Mercury spills in schools continue to cause dangerous exposures, school evacuations, and costly cleanups. Liquid mercury, also known as quicksilver, is a silvergray heavy metal that vaporizes at room temperature. As the only metal that is a liquid at room temperature, it is fascinating to all ages.
Historically, those unaware of the hazard had used it casually. Many remember being given mercury to hold in their palm. In many cases, mercury was spilled or washed down a drain during this kind of play at home or at school.
When exposed to the air, mercury metal vaporizes at room temperature where it may be breathed into the lungs. The warmer the temperature, the more quickly the mercury gets into the air. Mercury can also be absorbed through the skin.
If spilled mercury is not completely cleaned up, it spreads around on shoes, clothing, hair and other objects leaving behind tiny drops of mercury metal. Mercury can contaminate school buildings, grounds, vehicles, and homes. It can settle in cracks and porous surfaces like cloth, carpet, or wood, slowly emitting vapors over a long period of time. It is difficult and expensive to properly clean up spilled mercury.
Getting liquid mercury completely out of schools is the best spill prevention.
During 2002-07, mercury was the most commonly reported chemical released in U.S. schools. Almost 30 percent of incidents were reported by 15 participating states. There were 135 releases reported with 77 evacuations.
Two major causes of mercury spills at schools are improper storage and mishandling. The U.S. Environmental Protection Agency (EPA) encourages schools to prevent spills by removing all mercury compounds and mercury-containing equipment, and by discontinuing their use.
Instruments containing mercury can be found virtually anywhere on school property – in the nurse’s office, science rooms, gymnasiums, art rooms, and boiler rooms. Liquid mercury is used in instruments that measure temperature (thermometers), pressure (manometers, barometers or sphygmomanometers), humidity (hygrometers), flow (water meters), and air speed (anemometers).

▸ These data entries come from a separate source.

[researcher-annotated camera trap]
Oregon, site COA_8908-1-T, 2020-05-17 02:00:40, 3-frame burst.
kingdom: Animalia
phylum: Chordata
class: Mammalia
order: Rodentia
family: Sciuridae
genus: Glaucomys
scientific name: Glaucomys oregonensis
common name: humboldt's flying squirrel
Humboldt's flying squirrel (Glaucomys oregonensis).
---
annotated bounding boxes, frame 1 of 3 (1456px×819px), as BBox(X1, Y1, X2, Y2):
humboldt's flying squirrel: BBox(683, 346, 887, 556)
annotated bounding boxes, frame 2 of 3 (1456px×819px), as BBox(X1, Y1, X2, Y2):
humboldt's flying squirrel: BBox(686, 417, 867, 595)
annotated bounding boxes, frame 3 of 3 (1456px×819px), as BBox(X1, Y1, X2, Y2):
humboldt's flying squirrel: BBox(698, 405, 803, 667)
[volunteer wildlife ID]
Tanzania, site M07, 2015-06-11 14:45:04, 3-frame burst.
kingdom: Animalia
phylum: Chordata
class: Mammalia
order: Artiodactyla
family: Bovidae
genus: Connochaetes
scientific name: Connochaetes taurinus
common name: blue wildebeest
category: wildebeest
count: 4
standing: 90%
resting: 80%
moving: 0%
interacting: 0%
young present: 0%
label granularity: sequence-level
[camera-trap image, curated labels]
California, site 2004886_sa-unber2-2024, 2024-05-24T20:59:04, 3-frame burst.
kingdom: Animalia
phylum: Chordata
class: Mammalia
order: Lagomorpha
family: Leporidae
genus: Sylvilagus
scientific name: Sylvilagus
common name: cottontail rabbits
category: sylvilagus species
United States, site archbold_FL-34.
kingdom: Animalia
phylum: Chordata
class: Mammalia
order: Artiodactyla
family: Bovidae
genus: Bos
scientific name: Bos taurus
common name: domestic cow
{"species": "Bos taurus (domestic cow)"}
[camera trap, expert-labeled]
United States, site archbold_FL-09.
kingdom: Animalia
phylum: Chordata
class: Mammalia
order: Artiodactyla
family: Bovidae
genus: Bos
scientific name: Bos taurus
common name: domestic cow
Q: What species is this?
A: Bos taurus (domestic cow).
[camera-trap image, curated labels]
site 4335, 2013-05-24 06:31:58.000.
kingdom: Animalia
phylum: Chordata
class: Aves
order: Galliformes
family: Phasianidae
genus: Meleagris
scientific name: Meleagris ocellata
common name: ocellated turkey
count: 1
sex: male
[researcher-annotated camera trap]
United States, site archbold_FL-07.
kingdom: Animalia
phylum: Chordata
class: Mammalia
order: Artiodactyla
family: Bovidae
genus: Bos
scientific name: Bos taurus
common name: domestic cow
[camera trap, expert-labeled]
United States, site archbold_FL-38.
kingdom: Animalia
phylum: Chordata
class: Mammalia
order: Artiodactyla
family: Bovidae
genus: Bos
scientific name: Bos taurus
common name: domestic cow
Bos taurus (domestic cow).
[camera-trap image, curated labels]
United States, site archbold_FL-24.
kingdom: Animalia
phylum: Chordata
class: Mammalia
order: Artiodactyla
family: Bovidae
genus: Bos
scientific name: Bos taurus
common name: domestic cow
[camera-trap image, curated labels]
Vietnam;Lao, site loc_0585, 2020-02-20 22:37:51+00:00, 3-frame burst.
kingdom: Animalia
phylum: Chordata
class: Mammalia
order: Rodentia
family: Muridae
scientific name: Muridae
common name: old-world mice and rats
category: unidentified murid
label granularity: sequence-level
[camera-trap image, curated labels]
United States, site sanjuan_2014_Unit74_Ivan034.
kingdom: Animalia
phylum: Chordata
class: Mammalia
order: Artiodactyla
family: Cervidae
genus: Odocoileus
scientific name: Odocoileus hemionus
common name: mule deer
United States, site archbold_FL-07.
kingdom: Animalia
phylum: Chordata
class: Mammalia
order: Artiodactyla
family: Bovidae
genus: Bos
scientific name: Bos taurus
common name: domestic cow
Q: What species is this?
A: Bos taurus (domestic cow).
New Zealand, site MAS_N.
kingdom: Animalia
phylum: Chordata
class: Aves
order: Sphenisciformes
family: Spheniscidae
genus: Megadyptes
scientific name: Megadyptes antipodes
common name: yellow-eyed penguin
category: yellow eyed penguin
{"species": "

Mercury can also be found in light bulbs (particularly halide and fluorescent bulbs), thermostats, heating, ventilation and air conditioning (HVAC) systems, plumbing systems, cafeteria equipment, medical devices, regulators, gauges, and science room equipment.
Containers of liquid mercury might be found in science classrooms or storerooms. Mercury may still be used for demonstrations or simply stored for many years without being used. Sometimes children or adults bring mercury into schools as a novelty, for demonstrations, or as part of cultural rituals. Mercury-containing devices might be brought into the school by contractors, guest speakers, parents, staff, or students.
Eleven states, but not New Jersey, have enacted legislation that bans or requires reduced use of mercury in schools. For example, New York prohibits the use, purchase, and storage of mercury and mercury instruments in schools. Mercury instruments may continue to be used if no reasonably acceptable mercury-free alternative is available, as long as the mercury instrument used has the lowest mercury content available. The law directs the New York Commissioner of Health to compile, produce, and distribute material advising schools of the hazards of elemental mercury and how to reduce such hazards. These are available online.
Mercury is a substance that can produce a wide range of health effects to the brain, spinal cord, eyes, and kidneys, depending on the amount and timing of exposure. At high doses, mercury exposure can cause tremors, inability to walk, convulsions, and even death.
At levels more commonly seen in the U.S., mercury exposure effects include more subtle yet still serious damage to the senses and brain. Repeated exposures to low levels of mercury vapor over long periods have been associated with irritability, impulsiveness, drowsiness, impaired memory, and sleep disturbances. These effects may occur at lower levels of exposure in children than adults.